**THINGS TO DO:**
A. Answer these questions from the Thai polling newsletter, one answer per line:
(i) For which publication did Sebastian Strangio review recent polling?
(ii) What percentage did Pita Limjaroenrat poll as preferred leader?
(iii) For which party does polling look increasingly dim?
B. Output, word for word, everything in the Thai polling newsletter from "This week, my" down to "politics in ‘disarray’.".

**PASSAGE GIVEN:**
In ~housekeeping news, today I’ve used links as headlines, which I’ve never done before. Not sure if it works so let me know if you hate it!

On that note, let’s crack in!

Erin Cook

This week, my DMs and Whatsapp messages filled up with various links to polling numbers. In a review of recent polling for the Diplomat, Sebastian Strangio is not surprised to see Pheu Thai leading the pack. ‘In some ways the results of the poll are unsurprising. Parties associated with Thaksin have prevailed in every election since the 2001 landslide election win that first bore the billionaire telecoms magnate to power,’ he writes. But a crucial factor is also a conservative arm of politics in ‘disarray’. 

Together, Pheu Thai and Move Forward sit on a staggering 72% support in the NIDA poll. Move Forward is an increasingly heavy-hitter in that figure. Move Forward party leader Pita Limjaroenrat pips out Pheu Thai’s Paetongtarn Shinawatra as preferred leader with Pita polling 35.44% compared to Paetongtarn’s 29.20%. Thai PBS suggests the emerging cohort of Gen Z voters is driving the Move Forward surge, which makes for a compelling question for the decades ahead in Thailand. Millennials have already shifted the needle — what happens when Millennials and Gen Z voters dominate if their political home is with a progressive, pro-democracy party unafraid of challenging the monarchy taboo? 

“Everything cannot return to normal in one day. All development projects take time, but they need to be done for the sake of all Thais. The party and I will pick up where I left off and we will not stop until we overcome all crises together,” Prayuth Chan-o-cha said this week, as quoted by the Nation. He is very much tapping the nationalist well as polling looks increasingly dim for his United Thai Nation Party. “Some say Thailand is like a sick elephant. We must work together to make Thailand a war elephant again.”

**RAW DATA:**

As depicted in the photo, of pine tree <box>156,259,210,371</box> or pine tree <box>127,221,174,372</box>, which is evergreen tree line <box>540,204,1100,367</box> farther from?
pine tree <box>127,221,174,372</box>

**ANSWERS FOR THE TASKS:**
A.
(i) The Diplomat
(ii) 35.44%
(iii) The United Thai Nation Party

B.
This week, my DMs and Whatsapp messages filled up with various links to polling numbers. In a review of recent polling for the Diplomat, Sebastian Strangio is not surprised to see Pheu Thai leading the pack. ‘In some ways the results of the poll are unsurprising. Parties associated with Thaksin have prevailed in every election since the 2001 landslide election win that first bore the billionaire telecoms magnate to power,’ he writes. But a crucial factor is also a conservative arm of politics in ‘disarray’.